▸ Problem requirements: Please return every line of the material verbatim and skip any images.
—————
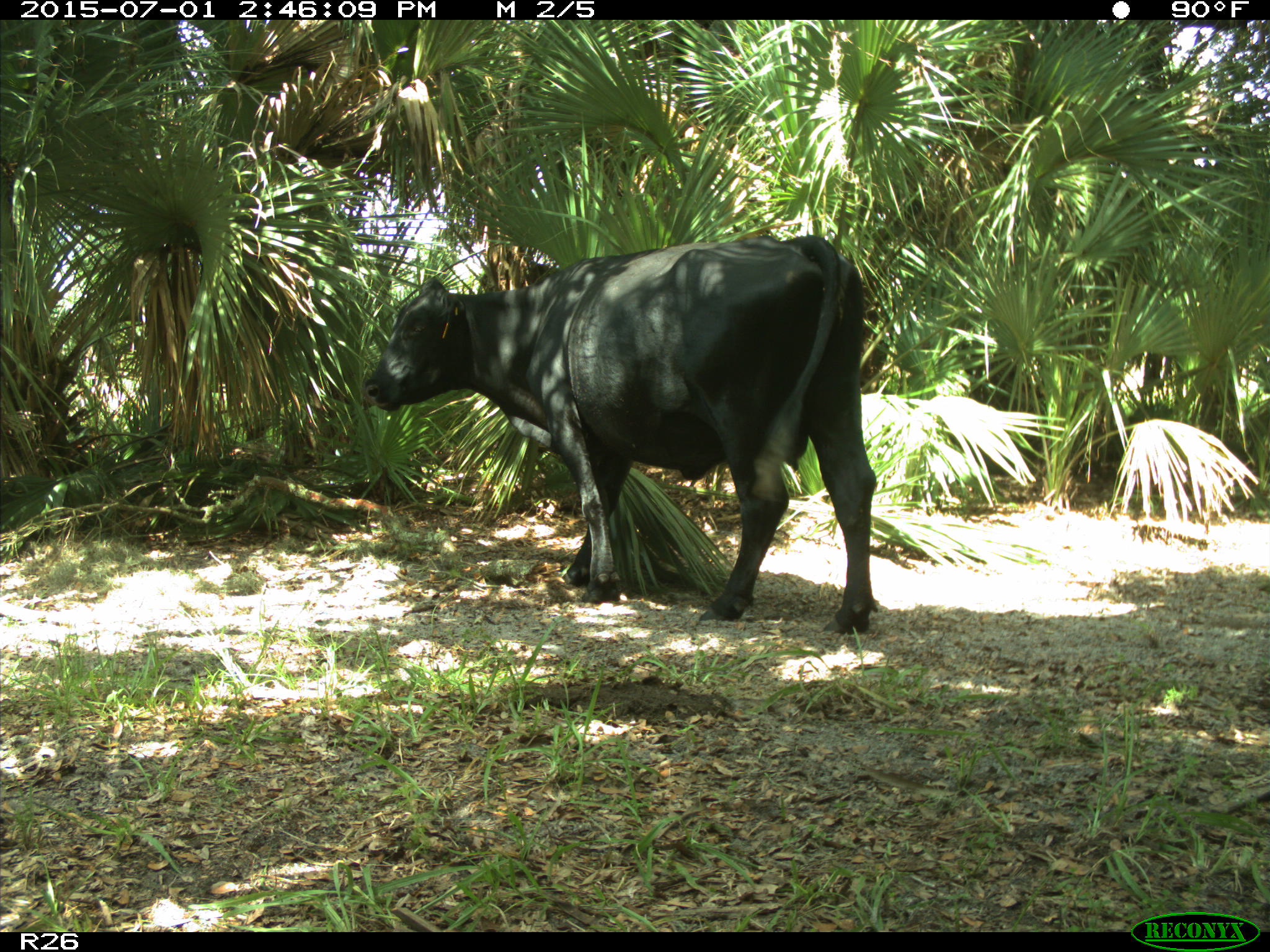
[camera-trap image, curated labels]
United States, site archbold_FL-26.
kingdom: Animalia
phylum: Chordata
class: Mammalia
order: Artiodactyla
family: Bovidae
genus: Bos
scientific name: Bos taurus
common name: domestic cow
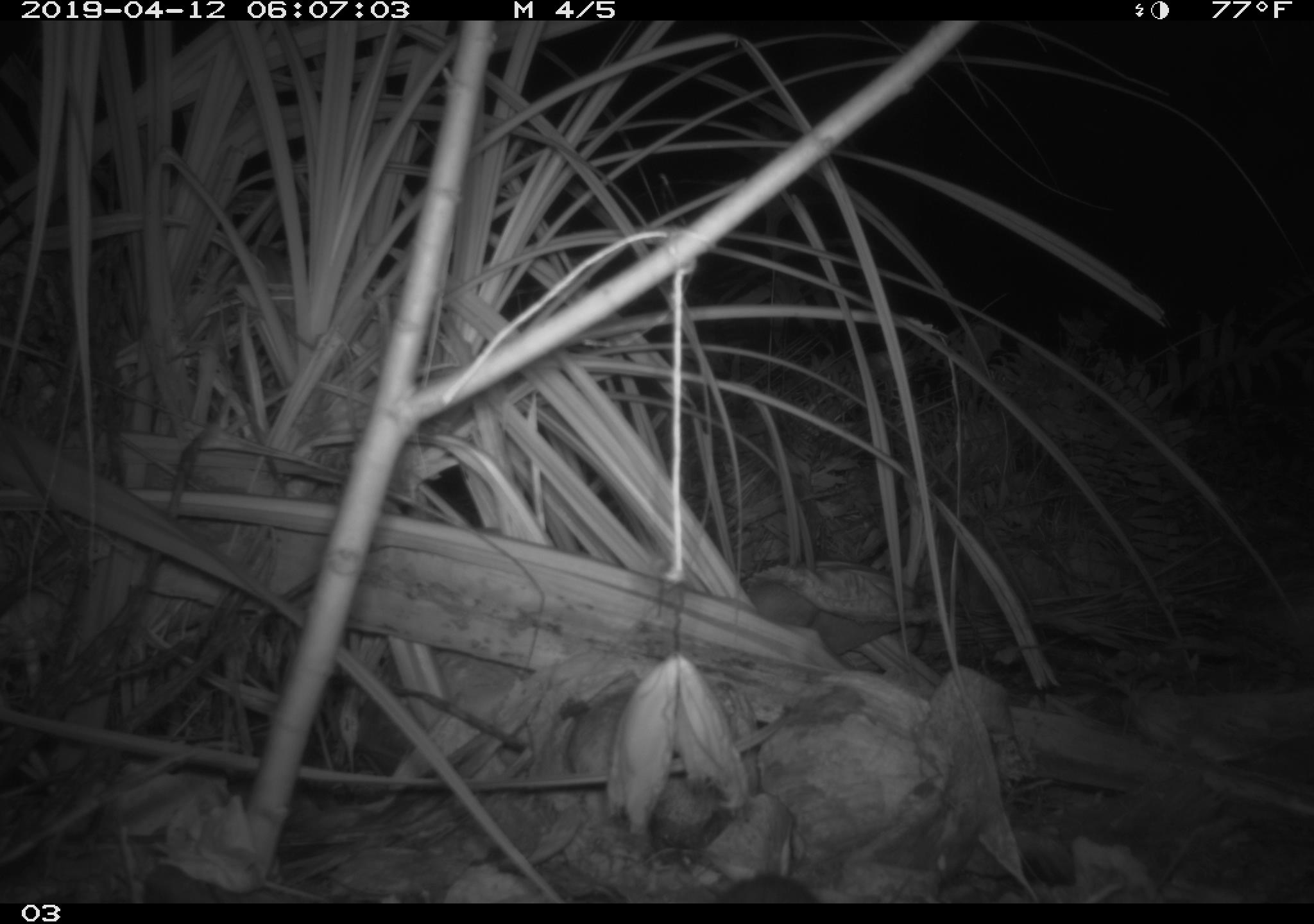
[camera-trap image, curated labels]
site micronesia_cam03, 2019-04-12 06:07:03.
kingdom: Animalia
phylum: Chordata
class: Mammalia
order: Rodentia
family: Muridae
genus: Rattus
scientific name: Rattus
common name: rat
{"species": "rat (Rattus)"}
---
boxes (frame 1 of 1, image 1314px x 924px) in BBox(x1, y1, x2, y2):
rat: BBox(722, 870, 822, 903)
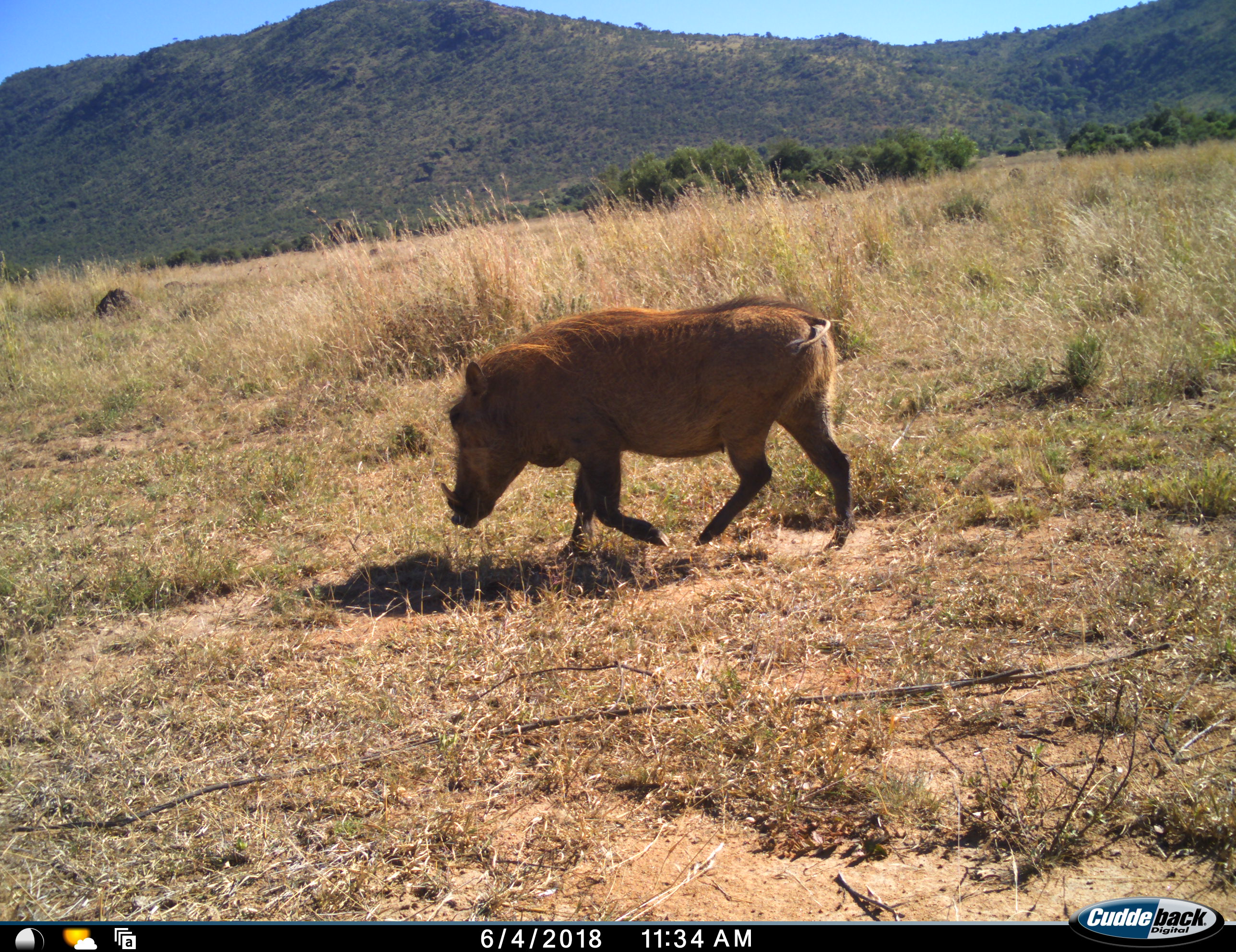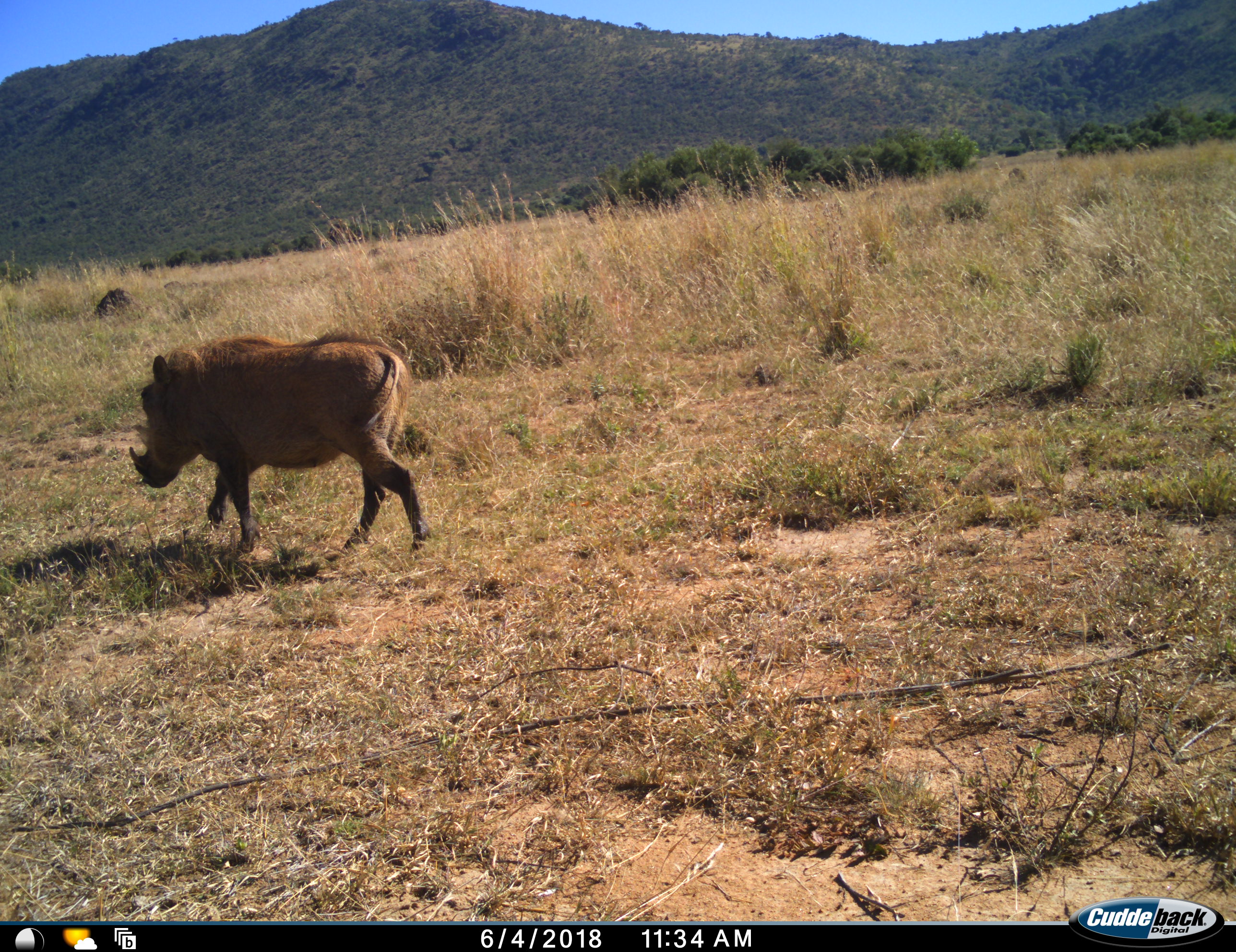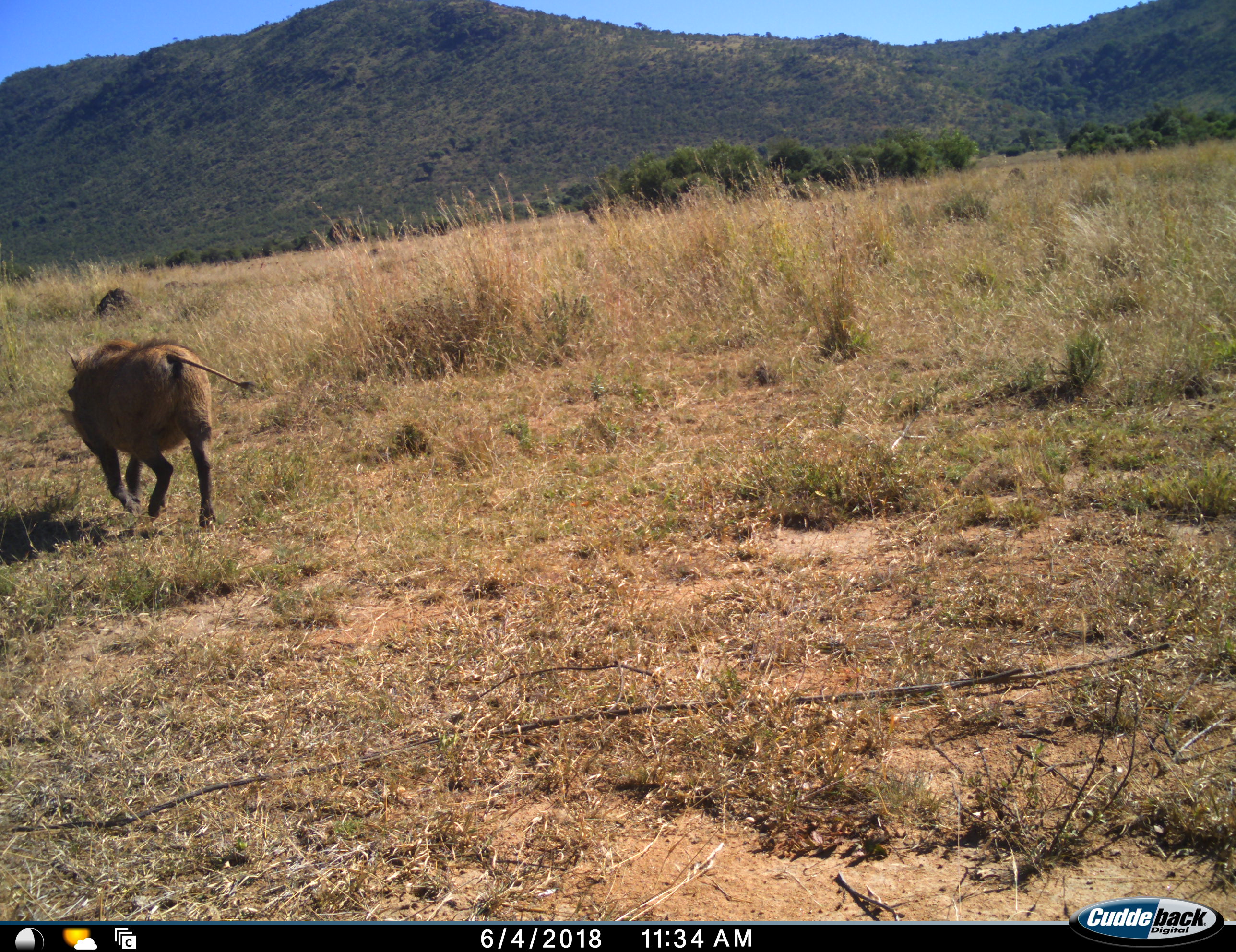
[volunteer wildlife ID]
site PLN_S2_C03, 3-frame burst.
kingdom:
—————
▸ Solution to this problem:
[camera-trap image, curated labels]
United States, site archbold_FL-26.
kingdom: Animalia
phylum: Chordata
class: Mammalia
order: Artiodactyla
family: Bovidae
genus: Bos
scientific name: Bos taurus
common name: domestic cow
[camera-trap image, curated labels]
site micronesia_cam03, 2019-04-12 06:07:03.
kingdom: Animalia
phylum: Chordata
class: Mammalia
order: Rodentia
family: Muridae
genus: Rattus
scientific name: Rattus
common name: rat
{"species": "rat (Rattus)"}
---
boxes (frame 1 of 1, image 1314px x 924px) in BBox(x1, y1, x2, y2):
rat: BBox(722, 870, 822, 903)
[volunteer wildlife ID]
site PLN_S2_C03, 3-frame burst.
kingdom:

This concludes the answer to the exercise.